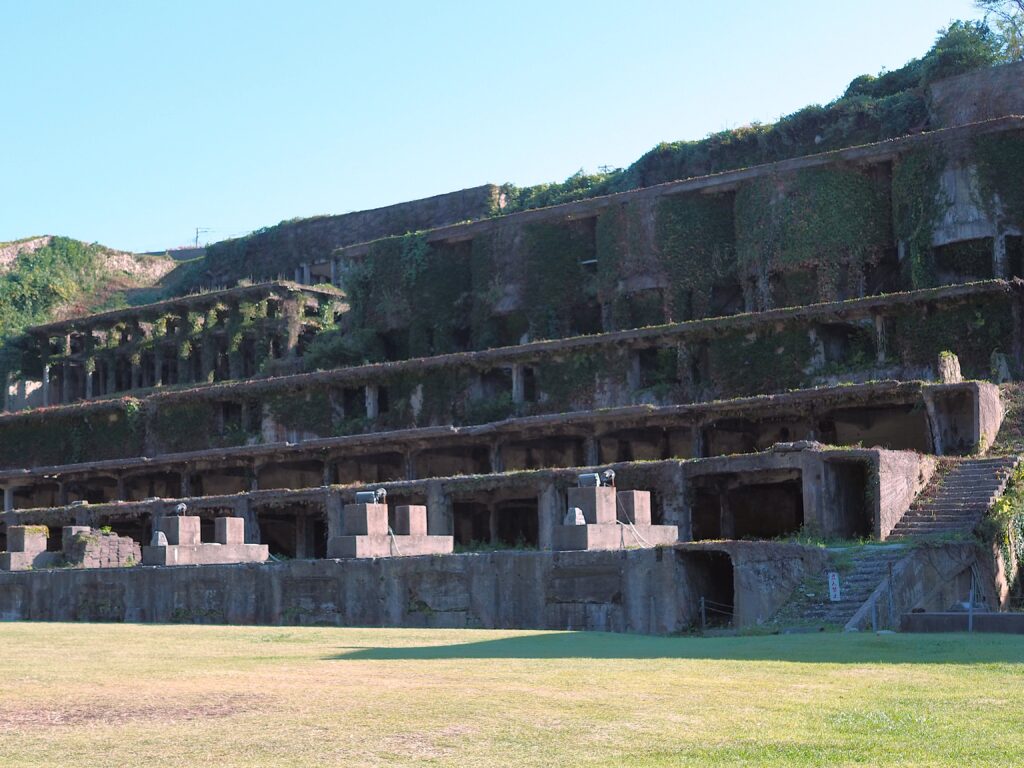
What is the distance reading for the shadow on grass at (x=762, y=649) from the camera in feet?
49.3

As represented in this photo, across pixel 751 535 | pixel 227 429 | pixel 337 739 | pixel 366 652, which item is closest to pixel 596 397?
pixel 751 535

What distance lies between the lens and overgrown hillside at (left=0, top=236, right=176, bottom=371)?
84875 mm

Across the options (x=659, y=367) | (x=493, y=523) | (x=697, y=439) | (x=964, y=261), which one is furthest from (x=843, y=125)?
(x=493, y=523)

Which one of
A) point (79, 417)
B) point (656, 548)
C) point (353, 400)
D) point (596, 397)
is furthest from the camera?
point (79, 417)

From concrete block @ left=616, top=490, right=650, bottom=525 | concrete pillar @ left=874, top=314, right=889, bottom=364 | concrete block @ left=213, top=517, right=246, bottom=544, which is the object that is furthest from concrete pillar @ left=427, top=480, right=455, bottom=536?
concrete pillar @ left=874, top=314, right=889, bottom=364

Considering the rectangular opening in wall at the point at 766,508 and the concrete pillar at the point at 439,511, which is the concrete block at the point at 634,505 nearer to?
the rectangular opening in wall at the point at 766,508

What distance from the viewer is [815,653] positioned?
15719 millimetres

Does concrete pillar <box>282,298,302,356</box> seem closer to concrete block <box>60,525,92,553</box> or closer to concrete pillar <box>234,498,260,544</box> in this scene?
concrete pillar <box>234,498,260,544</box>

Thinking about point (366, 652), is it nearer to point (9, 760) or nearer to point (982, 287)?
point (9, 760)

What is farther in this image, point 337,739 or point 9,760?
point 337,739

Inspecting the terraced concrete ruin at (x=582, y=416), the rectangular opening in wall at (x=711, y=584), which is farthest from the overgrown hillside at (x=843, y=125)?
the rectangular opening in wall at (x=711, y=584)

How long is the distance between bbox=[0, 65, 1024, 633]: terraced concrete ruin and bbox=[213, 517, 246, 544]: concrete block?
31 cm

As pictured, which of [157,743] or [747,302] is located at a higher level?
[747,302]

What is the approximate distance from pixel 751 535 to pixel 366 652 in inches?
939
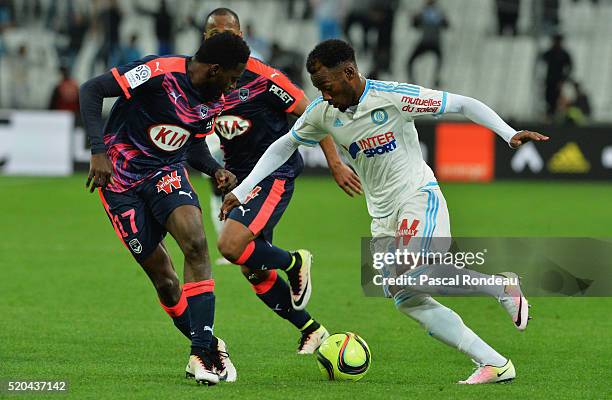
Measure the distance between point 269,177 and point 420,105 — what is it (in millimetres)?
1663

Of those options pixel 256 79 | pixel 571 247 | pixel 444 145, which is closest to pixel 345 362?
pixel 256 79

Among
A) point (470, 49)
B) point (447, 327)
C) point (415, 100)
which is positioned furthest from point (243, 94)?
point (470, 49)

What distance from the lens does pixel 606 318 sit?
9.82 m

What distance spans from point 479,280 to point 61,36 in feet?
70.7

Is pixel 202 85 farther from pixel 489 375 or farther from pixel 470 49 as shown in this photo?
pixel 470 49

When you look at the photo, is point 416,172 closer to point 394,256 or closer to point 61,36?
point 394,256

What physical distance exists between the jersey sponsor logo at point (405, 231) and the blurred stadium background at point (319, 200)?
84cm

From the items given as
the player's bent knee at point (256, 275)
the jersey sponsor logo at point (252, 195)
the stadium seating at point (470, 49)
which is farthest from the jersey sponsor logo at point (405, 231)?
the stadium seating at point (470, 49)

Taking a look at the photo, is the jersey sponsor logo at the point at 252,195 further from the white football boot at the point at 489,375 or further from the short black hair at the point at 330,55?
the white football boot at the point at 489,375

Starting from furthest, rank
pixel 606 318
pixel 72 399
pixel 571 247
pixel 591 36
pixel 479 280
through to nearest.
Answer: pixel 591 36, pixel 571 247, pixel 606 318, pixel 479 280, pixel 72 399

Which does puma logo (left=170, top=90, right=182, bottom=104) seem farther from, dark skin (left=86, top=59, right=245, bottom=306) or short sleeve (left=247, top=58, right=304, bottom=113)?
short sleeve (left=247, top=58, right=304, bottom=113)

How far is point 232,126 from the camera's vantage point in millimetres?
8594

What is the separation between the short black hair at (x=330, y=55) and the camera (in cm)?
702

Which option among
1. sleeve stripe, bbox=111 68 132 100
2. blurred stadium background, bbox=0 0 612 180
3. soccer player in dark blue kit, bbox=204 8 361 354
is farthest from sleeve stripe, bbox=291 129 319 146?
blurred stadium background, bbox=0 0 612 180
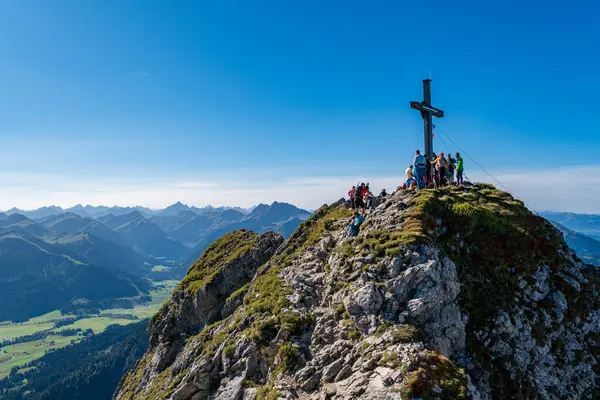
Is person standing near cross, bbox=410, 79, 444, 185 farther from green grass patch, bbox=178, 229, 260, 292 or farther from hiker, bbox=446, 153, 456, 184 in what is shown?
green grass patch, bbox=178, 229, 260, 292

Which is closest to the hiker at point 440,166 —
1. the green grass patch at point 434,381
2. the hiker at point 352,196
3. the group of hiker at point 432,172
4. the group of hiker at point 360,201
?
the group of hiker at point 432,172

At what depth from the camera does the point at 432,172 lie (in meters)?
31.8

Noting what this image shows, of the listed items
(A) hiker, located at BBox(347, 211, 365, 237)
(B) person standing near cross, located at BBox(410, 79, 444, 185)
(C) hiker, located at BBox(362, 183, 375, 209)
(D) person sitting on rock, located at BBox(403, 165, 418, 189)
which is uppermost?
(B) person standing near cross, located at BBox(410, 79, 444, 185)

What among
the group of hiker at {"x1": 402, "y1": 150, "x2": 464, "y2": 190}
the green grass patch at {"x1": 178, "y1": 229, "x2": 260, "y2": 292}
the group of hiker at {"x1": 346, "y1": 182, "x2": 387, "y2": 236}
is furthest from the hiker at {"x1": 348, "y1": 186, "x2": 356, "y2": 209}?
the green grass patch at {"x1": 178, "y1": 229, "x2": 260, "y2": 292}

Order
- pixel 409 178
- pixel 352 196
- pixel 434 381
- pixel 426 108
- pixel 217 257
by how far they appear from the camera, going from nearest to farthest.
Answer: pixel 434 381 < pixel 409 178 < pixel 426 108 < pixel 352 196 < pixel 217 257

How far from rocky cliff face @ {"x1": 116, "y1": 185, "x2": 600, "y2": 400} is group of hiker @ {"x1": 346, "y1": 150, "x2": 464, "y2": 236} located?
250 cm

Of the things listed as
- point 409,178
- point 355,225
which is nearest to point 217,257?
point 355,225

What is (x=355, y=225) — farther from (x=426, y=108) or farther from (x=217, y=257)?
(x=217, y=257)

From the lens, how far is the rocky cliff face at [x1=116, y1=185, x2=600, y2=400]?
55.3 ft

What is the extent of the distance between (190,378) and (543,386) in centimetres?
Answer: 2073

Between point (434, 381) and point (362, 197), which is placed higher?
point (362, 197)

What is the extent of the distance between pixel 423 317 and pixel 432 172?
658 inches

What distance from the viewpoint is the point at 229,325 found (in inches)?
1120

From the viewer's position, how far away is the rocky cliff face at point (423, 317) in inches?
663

## What you should do
Put every line of the entries above into a JSON list of strings, one string per line, skipping blank lines. Leave the picture lines out of the list.

## Exercise solution
[
  "What is the distance reading for the shadow on grass at (x=762, y=649) from the camera in feet?",
  "49.3",
  "As represented in this photo, across pixel 751 535 | pixel 227 429 | pixel 337 739 | pixel 366 652, which item is closest to pixel 596 397?",
  "pixel 751 535",
  "What distance lies between the lens and overgrown hillside at (left=0, top=236, right=176, bottom=371)?",
  "84875 mm",
  "Across the options (x=659, y=367) | (x=493, y=523) | (x=697, y=439) | (x=964, y=261), which one is furthest from (x=843, y=125)?",
  "(x=493, y=523)",
  "Which one of",
  "A) point (79, 417)",
  "B) point (656, 548)",
  "C) point (353, 400)",
  "D) point (596, 397)",
  "is furthest from the camera?",
  "point (79, 417)",
  "From concrete block @ left=616, top=490, right=650, bottom=525 | concrete pillar @ left=874, top=314, right=889, bottom=364 | concrete block @ left=213, top=517, right=246, bottom=544, which is the object that is furthest from concrete pillar @ left=427, top=480, right=455, bottom=536?",
  "concrete pillar @ left=874, top=314, right=889, bottom=364",
  "Considering the rectangular opening in wall at the point at 766,508 and the concrete pillar at the point at 439,511, which is the concrete block at the point at 634,505 nearer to?",
  "the rectangular opening in wall at the point at 766,508",
  "What distance from the viewer is [815,653] positioned?",
  "15719 millimetres",
  "Does concrete pillar <box>282,298,302,356</box> seem closer to concrete block <box>60,525,92,553</box> or closer to concrete pillar <box>234,498,260,544</box> in this scene?",
  "concrete pillar <box>234,498,260,544</box>",
  "Thinking about point (366, 652), is it nearer to point (9, 760) or nearer to point (982, 287)?",
  "point (9, 760)",
  "What is farther in this image, point 337,739 or point 9,760?",
  "point 337,739",
  "Inspecting the terraced concrete ruin at (x=582, y=416), the rectangular opening in wall at (x=711, y=584), which is farthest from the overgrown hillside at (x=843, y=125)?",
  "the rectangular opening in wall at (x=711, y=584)",
  "How long is the distance between bbox=[0, 65, 1024, 633]: terraced concrete ruin and bbox=[213, 517, 246, 544]: concrete block?",
  "31 cm",
  "As pictured, which of [157,743] or [747,302] is located at a higher level?",
  "[747,302]",
  "What is the approximate distance from pixel 751 535 to pixel 366 652 in inches?",
  "939",
  "Measure the distance between point 269,177 and point 420,105 — what is it (in millimetres)?",
  "1663",
  "Of those options pixel 256 79 | pixel 571 247 | pixel 444 145, which is closest to pixel 345 362?",
  "pixel 256 79",
  "Among",
  "A) point (470, 49)",
  "B) point (447, 327)",
  "C) point (415, 100)",
  "which is positioned furthest from point (243, 94)?",
  "point (470, 49)",
  "What distance from the lens does pixel 606 318 sit?",
  "9.82 m",
  "What distance spans from point 479,280 to point 61,36 in feet?",
  "70.7",
  "Is pixel 202 85 farther from pixel 489 375 or farther from pixel 470 49 as shown in this photo?",
  "pixel 470 49",
  "When you look at the photo, is point 416,172 closer to point 394,256 or closer to point 61,36?",
  "point 394,256",
  "What physical distance exists between the jersey sponsor logo at point (405, 231) and the blurred stadium background at point (319, 200)?",
  "84cm",
  "From the items given as",
  "the player's bent knee at point (256, 275)",
  "the jersey sponsor logo at point (252, 195)",
  "the stadium seating at point (470, 49)",
  "which is farthest from the jersey sponsor logo at point (405, 231)?",
  "the stadium seating at point (470, 49)",
  "Taking a look at the photo, is the jersey sponsor logo at the point at 252,195 further from the white football boot at the point at 489,375 or further from the short black hair at the point at 330,55?",
  "the white football boot at the point at 489,375",
  "Starting from furthest, rank",
  "pixel 606 318",
  "pixel 72 399",
  "pixel 571 247",
  "pixel 591 36",
  "pixel 479 280",
  "through to nearest.",
  "Answer: pixel 591 36, pixel 571 247, pixel 606 318, pixel 479 280, pixel 72 399",
  "Which does puma logo (left=170, top=90, right=182, bottom=104) seem farther from, dark skin (left=86, top=59, right=245, bottom=306) or short sleeve (left=247, top=58, right=304, bottom=113)?",
  "short sleeve (left=247, top=58, right=304, bottom=113)",
  "How far is point 232,126 from the camera's vantage point in millimetres?",
  "8594",
  "What is the separation between the short black hair at (x=330, y=55) and the camera (in cm)?",
  "702",
  "Which option among",
  "1. sleeve stripe, bbox=111 68 132 100",
  "2. blurred stadium background, bbox=0 0 612 180",
  "3. soccer player in dark blue kit, bbox=204 8 361 354",
  "is farthest from sleeve stripe, bbox=291 129 319 146?",
  "blurred stadium background, bbox=0 0 612 180",
  "Is person standing near cross, bbox=410, 79, 444, 185 farther from green grass patch, bbox=178, 229, 260, 292 or farther from hiker, bbox=446, 153, 456, 184 in what is shown?",
  "green grass patch, bbox=178, 229, 260, 292",
  "Which is closest to the hiker at point 440,166 —",
  "1. the green grass patch at point 434,381",
  "2. the hiker at point 352,196",
  "3. the group of hiker at point 432,172",
  "4. the group of hiker at point 360,201",
  "?",
  "the group of hiker at point 432,172",
  "At what depth from the camera does the point at 432,172 lie (in meters)?",
  "31.8",
  "Noting what this image shows, of the listed items",
  "(A) hiker, located at BBox(347, 211, 365, 237)",
  "(B) person standing near cross, located at BBox(410, 79, 444, 185)",
  "(C) hiker, located at BBox(362, 183, 375, 209)",
  "(D) person sitting on rock, located at BBox(403, 165, 418, 189)",
  "which is uppermost?",
  "(B) person standing near cross, located at BBox(410, 79, 444, 185)",
  "What among",
  "the group of hiker at {\"x1\": 402, \"y1\": 150, \"x2\": 464, \"y2\": 190}",
  "the green grass patch at {\"x1\": 178, \"y1\": 229, \"x2\": 260, \"y2\": 292}",
  "the group of hiker at {\"x1\": 346, \"y1\": 182, \"x2\": 387, \"y2\": 236}",
  "is furthest from the hiker at {\"x1\": 348, \"y1\": 186, \"x2\": 356, \"y2\": 209}?",
  "the green grass patch at {\"x1\": 178, \"y1\": 229, \"x2\": 260, \"y2\": 292}",
  "Order",
  "- pixel 409 178",
  "- pixel 352 196",
  "- pixel 434 381",
  "- pixel 426 108",
  "- pixel 217 257",
  "by how far they appear from the camera, going from nearest to farthest.",
  "Answer: pixel 434 381 < pixel 409 178 < pixel 426 108 < pixel 352 196 < pixel 217 257",
  "How far from rocky cliff face @ {\"x1\": 116, \"y1\": 185, \"x2\": 600, \"y2\": 400} is group of hiker @ {\"x1\": 346, \"y1\": 150, \"x2\": 464, \"y2\": 236} located?",
  "250 cm",
  "Of the things listed as",
  "- point 409,178",
  "- point 355,225",
  "which is nearest to point 217,257?",
  "point 355,225",
  "What is (x=355, y=225) — farther from (x=426, y=108) or farther from (x=217, y=257)?",
  "(x=217, y=257)",
  "From the lens, how far is the rocky cliff face at [x1=116, y1=185, x2=600, y2=400]?",
  "55.3 ft",
  "What is the extent of the distance between (190,378) and (543,386) in centimetres?",
  "Answer: 2073",
  "Between point (434, 381) and point (362, 197), which is placed higher?",
  "point (362, 197)",
  "What is the extent of the distance between pixel 423 317 and pixel 432 172?",
  "658 inches",
  "What distance from the viewpoint is the point at 229,325 found (in inches)?",
  "1120",
  "From the viewer's position, how far away is the rocky cliff face at point (423, 317) in inches?",
  "663"
]